「ドーピング」って何ですか?

 オリンピックや世界選手権、パラリンピックなどでもいつも話題に上るのが「ドーピング違反で出場停止」「メダルはく奪」などです。ではその中身はいったい何なのでしょうか?
 実は、スポーツマンの栄養管理で多用されている「サプリメント」の中身の15%は禁止薬物に抵触するとの報告があります。また、カフェインを多量に含んだドリンク剤も一定量を超えると急性中毒症を発症しますが、カフェインも「禁止物質」なのです。
 ドーピングの歴史は19世紀までさかのぼりますし、漢方薬などの「強壮作用」も該当します。ヨーロッパでは、競走馬への興奮剤の使用や自転車競技選手の成績向上を目的とした使用が指摘され、1886年に自転車レースでの最初の死亡例が報告されています。1960年のローマ五輪・自転車100Km団体レースではデンマークチームが興奮剤・アンフェタミンの使用によりチーム4名のうち1名死亡、2名入院という事態が起こっています。また本来は疾病からの回復を促進するための薬剤の「筋肉増強剤」としての使用も1950年代から始まっています。
 「ドーピング」が何故不正行為なのかについて、最大の問題点はこの「副作用」による健康被害の深刻さです(NHK:汚れた金メダル、2015年放映)。
 「運動」「栄養」「休養」のサイクルはトレーニング効果を左右します。持久的トレーニング後は30分以内に「炭水化物(糖質)」を摂取することがスピード持久力のもと「筋グリコーゲン」の蓄積を促進します。また、筋トレ後の「たんぱく質(アミノ酸)」摂取は、筋線維の再生を進めます。有名な「インターバル速歩」後の牛乳摂取はこのメカニズムを利用した筋トレで、筋力増加に効果があることが実証されています(信州大学・能勢教授)。

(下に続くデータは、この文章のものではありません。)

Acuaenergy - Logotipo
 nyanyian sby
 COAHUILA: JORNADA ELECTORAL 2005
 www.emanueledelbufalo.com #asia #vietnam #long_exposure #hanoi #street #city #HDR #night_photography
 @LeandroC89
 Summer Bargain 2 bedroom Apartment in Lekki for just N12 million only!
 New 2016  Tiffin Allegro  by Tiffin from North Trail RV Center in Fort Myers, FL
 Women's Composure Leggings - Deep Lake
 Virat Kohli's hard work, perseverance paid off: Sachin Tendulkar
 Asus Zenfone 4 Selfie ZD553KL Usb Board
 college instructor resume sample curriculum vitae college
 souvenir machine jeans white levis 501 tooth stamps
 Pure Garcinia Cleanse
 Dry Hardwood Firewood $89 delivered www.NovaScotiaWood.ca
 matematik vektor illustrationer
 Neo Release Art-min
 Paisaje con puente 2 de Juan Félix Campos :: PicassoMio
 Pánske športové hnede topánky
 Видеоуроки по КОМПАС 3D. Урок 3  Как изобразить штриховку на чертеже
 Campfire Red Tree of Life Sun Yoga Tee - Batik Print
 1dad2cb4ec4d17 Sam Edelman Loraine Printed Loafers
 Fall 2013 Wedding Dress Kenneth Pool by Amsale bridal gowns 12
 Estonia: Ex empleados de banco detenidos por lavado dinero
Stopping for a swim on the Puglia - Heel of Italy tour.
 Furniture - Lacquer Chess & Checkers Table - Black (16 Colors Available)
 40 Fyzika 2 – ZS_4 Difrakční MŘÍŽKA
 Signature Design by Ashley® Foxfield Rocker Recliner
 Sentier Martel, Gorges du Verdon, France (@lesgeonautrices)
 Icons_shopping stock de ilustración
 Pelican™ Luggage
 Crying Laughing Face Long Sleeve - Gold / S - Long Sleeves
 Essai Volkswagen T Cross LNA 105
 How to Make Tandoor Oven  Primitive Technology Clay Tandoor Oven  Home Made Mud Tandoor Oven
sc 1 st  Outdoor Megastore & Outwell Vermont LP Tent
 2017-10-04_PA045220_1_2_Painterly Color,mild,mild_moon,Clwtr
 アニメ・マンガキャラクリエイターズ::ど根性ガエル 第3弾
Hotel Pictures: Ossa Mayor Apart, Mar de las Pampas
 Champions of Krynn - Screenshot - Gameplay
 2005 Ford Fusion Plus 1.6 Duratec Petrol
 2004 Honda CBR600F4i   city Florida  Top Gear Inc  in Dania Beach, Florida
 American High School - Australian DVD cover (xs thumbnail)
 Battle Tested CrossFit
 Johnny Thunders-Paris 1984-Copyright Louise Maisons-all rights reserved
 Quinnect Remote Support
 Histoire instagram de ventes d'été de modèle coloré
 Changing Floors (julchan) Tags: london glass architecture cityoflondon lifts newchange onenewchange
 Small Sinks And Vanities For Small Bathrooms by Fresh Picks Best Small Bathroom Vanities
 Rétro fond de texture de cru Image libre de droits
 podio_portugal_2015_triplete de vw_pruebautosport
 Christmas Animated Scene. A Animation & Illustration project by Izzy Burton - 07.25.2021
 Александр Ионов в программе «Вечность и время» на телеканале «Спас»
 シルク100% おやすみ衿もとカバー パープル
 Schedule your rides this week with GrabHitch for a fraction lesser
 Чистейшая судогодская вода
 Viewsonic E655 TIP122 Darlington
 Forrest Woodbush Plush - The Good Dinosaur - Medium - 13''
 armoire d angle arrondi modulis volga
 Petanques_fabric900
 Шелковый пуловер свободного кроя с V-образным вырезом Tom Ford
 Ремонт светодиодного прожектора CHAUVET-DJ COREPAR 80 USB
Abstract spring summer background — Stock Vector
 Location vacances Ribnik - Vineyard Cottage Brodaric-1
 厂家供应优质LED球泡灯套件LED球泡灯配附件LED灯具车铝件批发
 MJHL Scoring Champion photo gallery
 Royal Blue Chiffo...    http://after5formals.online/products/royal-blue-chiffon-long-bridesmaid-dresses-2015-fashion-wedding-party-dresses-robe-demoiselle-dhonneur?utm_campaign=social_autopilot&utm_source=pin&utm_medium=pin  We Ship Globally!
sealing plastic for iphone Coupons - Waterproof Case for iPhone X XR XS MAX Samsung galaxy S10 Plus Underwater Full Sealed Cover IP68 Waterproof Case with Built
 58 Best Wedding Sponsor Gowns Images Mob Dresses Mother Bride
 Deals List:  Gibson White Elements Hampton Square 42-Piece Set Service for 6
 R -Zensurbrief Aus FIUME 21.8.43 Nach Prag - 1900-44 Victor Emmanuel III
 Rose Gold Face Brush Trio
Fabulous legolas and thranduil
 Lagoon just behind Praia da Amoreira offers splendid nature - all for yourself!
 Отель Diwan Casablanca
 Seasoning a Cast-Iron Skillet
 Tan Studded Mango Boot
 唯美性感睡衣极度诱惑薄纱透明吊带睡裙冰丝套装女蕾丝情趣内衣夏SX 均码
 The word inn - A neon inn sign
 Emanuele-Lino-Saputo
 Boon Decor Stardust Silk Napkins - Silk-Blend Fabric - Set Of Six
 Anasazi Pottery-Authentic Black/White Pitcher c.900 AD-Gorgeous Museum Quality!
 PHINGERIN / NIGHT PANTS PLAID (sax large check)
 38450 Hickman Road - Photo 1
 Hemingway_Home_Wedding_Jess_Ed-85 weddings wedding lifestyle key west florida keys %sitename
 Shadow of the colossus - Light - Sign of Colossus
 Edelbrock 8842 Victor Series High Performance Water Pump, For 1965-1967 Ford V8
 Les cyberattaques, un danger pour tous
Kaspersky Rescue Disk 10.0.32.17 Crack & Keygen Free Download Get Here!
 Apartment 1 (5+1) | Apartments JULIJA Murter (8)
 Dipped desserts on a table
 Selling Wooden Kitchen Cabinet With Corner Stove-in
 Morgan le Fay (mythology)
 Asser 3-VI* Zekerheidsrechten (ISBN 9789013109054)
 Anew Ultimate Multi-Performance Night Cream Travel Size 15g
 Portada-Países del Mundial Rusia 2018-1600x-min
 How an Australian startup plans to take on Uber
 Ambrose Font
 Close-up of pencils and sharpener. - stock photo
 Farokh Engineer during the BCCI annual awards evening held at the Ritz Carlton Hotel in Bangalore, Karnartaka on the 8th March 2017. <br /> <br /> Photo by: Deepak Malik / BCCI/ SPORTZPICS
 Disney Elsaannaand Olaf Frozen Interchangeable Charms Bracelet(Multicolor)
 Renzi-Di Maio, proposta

 実は「筋肉増強剤」によるドーピングは、この効果的トレーニングのサイクルに一つだけ「間違い」を挿入しているのです。トレーニングを伴わない筋力増強剤単独では驚異的効果は得られないのです。また驚異的効果のある「サプリメント」と称する食品(薬品)のほとんどは禁止薬物を含有しているようです。
 現在は「禁止薬物リスト」に載っていない物質であっても「通常以上のトレーニング効果」を目的に使用した場合は「ドーピング」を判定されます。選手に帯同するトレーニングドクターの仕事の多くは、選手のケアと「体調不調時の健康管理(治療薬物の管理)」とのことです。(続く)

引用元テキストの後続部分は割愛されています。